Text →
┌──

Historisches in Meerbusch Straßenbau war der Aufreger des Jahres 1782

Meerbusch · Probleme mit der Infrastruktur wurden früher anders als heute gelöst. Nach einem Erlass waren die Einwohner beim Straßenbau verpflichtet, mit anzupacken. Das sorgte für Widerstand.

Die Haupt- und Mühlenstraße in Lank-Latum wurden erst Ende der 1950er-Jahre mit einer modernen Straßendecke versehen. Dabei kam noch eine echte Dampfwalze zum Einsatz.

Foto: Stadtarchiv Meerbusch/Repro Mike Kunze

Dass Straßenbau ein eher handfestes Gewerk ist, dürfte kaum neu sein, dass aber gestandene Frauen dabei in eine Schlägerei geraten wohl schon. Das jedenfalls ist 1782 in Oppum, unmittelbar hinter der Stadtgrenze geschehen und war nicht der einzige Aufreger dieses Jahres. Auch sonst barg die ungewohnte Maßnahme des Landesherrn in den Meerbuscher Altgemeinden einigen Sprengstoff, weil der ungewollte Arbeitseinsatz Widerstand hervorrief.

└──

Aufgabe a → Wähle aus den Einträgen jede Zeile aus, in der das Wort „wheel“ vorkommt.

Einträge aus einer Sammlung →
┌──

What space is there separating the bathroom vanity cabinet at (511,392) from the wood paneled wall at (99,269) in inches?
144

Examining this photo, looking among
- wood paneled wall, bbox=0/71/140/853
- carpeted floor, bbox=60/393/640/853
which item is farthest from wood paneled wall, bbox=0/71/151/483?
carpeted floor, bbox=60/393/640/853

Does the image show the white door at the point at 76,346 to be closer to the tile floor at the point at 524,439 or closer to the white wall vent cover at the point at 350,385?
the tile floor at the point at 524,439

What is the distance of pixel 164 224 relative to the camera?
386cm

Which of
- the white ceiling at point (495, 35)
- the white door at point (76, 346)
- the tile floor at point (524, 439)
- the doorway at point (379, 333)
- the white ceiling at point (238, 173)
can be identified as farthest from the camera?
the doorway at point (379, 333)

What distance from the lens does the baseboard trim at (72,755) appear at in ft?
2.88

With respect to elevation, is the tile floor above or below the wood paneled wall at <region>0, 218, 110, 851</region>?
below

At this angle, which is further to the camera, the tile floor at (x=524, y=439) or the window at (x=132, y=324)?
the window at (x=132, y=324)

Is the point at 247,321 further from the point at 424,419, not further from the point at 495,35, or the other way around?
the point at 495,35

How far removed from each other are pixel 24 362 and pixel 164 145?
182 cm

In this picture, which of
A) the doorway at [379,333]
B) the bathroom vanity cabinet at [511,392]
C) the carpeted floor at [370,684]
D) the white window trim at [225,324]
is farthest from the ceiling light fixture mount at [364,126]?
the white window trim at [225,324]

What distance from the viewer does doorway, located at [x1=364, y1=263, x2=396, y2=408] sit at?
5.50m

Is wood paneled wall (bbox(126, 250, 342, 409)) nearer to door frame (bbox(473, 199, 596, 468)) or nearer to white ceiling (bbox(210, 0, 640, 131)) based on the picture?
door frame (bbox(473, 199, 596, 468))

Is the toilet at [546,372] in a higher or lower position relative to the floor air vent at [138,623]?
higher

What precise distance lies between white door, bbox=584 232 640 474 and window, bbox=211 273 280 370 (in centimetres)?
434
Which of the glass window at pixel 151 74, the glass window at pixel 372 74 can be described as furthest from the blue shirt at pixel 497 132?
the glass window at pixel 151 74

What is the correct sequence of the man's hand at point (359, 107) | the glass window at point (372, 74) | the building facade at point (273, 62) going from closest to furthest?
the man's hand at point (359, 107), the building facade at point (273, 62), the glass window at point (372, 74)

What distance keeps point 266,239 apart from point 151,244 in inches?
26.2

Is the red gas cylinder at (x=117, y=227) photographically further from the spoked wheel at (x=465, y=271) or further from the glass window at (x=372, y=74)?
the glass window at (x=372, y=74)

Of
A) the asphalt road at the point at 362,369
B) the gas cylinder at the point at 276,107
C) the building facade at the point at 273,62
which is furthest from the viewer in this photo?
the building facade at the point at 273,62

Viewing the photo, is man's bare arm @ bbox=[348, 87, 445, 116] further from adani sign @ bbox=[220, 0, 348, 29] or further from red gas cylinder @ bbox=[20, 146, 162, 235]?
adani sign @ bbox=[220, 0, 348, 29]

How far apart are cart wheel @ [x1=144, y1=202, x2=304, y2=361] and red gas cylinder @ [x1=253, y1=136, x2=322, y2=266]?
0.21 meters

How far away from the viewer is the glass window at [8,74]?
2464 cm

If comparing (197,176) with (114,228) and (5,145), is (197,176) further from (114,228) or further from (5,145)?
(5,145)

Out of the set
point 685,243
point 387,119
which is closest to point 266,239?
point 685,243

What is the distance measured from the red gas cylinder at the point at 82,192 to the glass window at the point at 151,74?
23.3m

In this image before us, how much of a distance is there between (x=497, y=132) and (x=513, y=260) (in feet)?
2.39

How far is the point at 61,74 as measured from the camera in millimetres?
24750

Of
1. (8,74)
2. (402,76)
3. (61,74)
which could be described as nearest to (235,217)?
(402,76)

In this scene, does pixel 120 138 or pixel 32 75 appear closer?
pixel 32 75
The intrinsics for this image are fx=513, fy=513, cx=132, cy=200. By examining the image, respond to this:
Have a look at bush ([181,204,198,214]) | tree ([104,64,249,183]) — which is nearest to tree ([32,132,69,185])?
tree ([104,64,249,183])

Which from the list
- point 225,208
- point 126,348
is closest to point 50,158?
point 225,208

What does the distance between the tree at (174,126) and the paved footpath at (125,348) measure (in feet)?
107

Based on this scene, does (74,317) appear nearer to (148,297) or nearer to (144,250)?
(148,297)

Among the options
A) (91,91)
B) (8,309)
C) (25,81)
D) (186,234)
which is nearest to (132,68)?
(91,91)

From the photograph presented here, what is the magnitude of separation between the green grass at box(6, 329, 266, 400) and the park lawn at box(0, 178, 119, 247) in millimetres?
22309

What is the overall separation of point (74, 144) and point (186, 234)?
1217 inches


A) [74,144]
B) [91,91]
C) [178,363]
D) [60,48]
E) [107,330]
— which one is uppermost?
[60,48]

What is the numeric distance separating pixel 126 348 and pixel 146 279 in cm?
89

└──
┌──

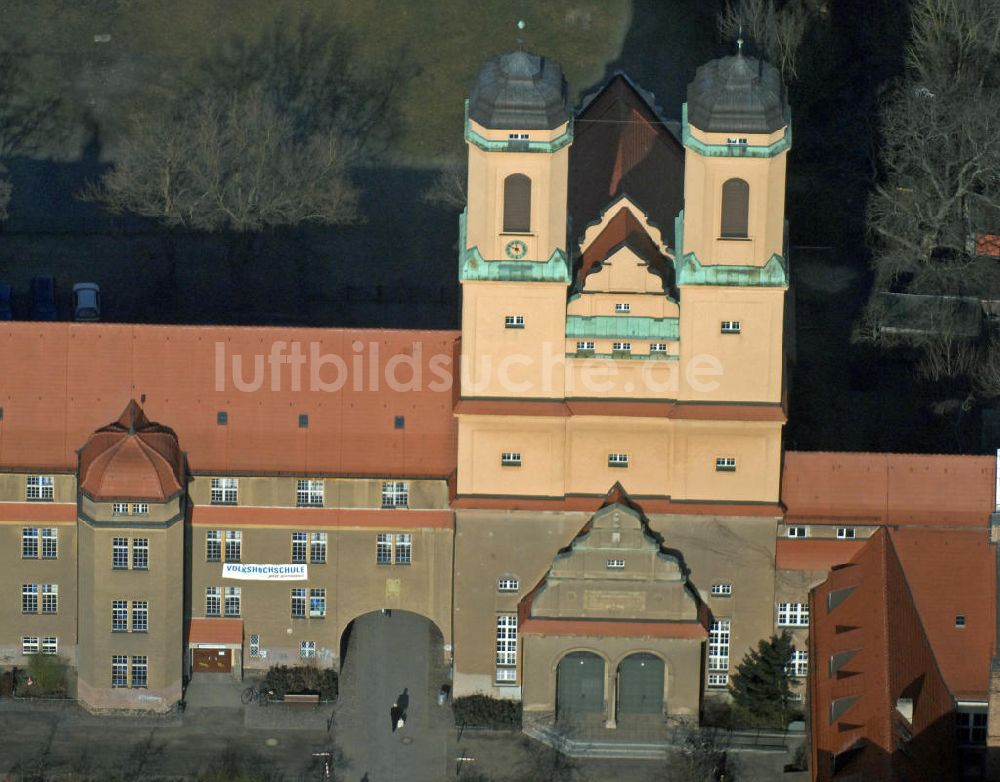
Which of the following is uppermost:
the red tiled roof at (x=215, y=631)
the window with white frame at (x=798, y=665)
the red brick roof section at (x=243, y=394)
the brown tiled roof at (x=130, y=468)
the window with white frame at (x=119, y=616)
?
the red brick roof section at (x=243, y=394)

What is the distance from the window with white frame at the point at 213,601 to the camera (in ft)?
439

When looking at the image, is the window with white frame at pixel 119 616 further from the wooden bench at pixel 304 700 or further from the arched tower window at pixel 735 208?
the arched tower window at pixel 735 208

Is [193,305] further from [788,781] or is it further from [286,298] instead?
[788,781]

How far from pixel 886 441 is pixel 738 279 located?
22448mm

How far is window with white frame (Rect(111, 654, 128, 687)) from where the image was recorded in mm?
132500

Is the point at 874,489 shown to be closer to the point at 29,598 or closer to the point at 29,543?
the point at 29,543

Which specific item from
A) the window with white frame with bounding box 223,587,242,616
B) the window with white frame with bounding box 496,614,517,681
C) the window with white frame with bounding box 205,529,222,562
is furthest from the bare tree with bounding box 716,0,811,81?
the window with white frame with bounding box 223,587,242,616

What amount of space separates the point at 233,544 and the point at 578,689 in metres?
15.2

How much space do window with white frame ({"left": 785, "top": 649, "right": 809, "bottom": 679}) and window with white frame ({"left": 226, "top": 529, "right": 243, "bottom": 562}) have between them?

└──
┌──

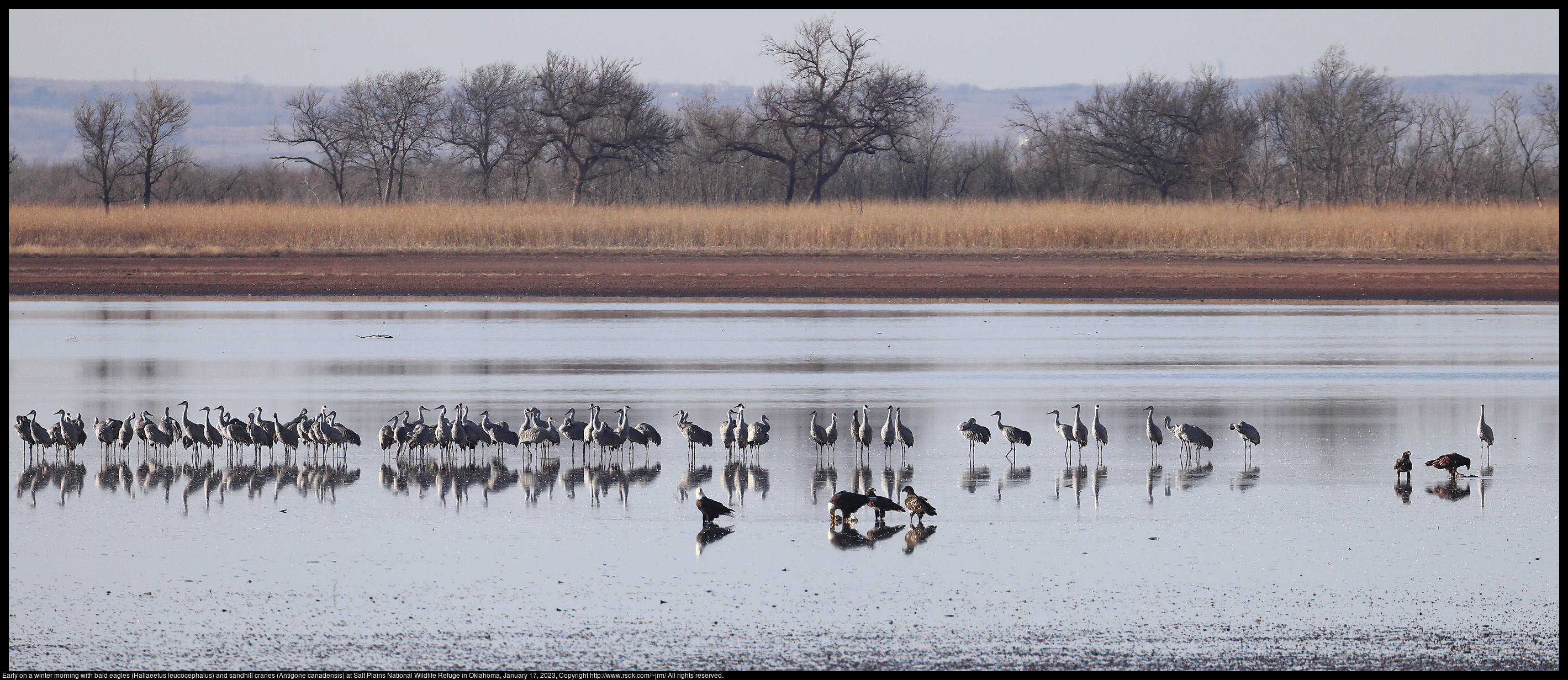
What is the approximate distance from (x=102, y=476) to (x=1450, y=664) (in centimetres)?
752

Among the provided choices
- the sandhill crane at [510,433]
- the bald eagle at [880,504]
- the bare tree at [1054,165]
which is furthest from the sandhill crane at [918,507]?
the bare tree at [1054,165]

└──

Aufgabe b → Prüfe anhand des Artikels über den Straßenbau von 1782, ob die folgenden Aussagen stimmen, und belege jede Antwort mit einem wörtlichen Zitat. (i) Die Haupt- und Mühlenstraße in Lank-Latum erhielten erst Ende der 1950er-Jahre eine moderne Straßendecke. (ii) Die Schlägerei von 1782 ereignete sich in Lank-Latum. (iii) Ein Erlass verpflichtete die Einwohner, beim Straßenbau mitzuarbeiten.

Antwort a →
Is the red gas cylinder at (x=117, y=227) photographically further from the spoked wheel at (x=465, y=271) or further from the glass window at (x=372, y=74)?
How far apart are cart wheel @ [x1=144, y1=202, x2=304, y2=361] and red gas cylinder @ [x1=253, y1=136, x2=322, y2=266]?

Antwort b →
(i) Ja: „Die Haupt- und Mühlenstraße in Lank-Latum wurden erst Ende der 1950er-Jahre mit einer modernen Straßendecke versehen.“
(ii) Nein: „Das jedenfalls ist 1782 in Oppum, unmittelbar hinter der Stadtgrenze geschehen“.
(iii) Ja: „Nach einem Erlass waren die Einwohner beim Straßenbau verpflichtet, mit anzupacken.“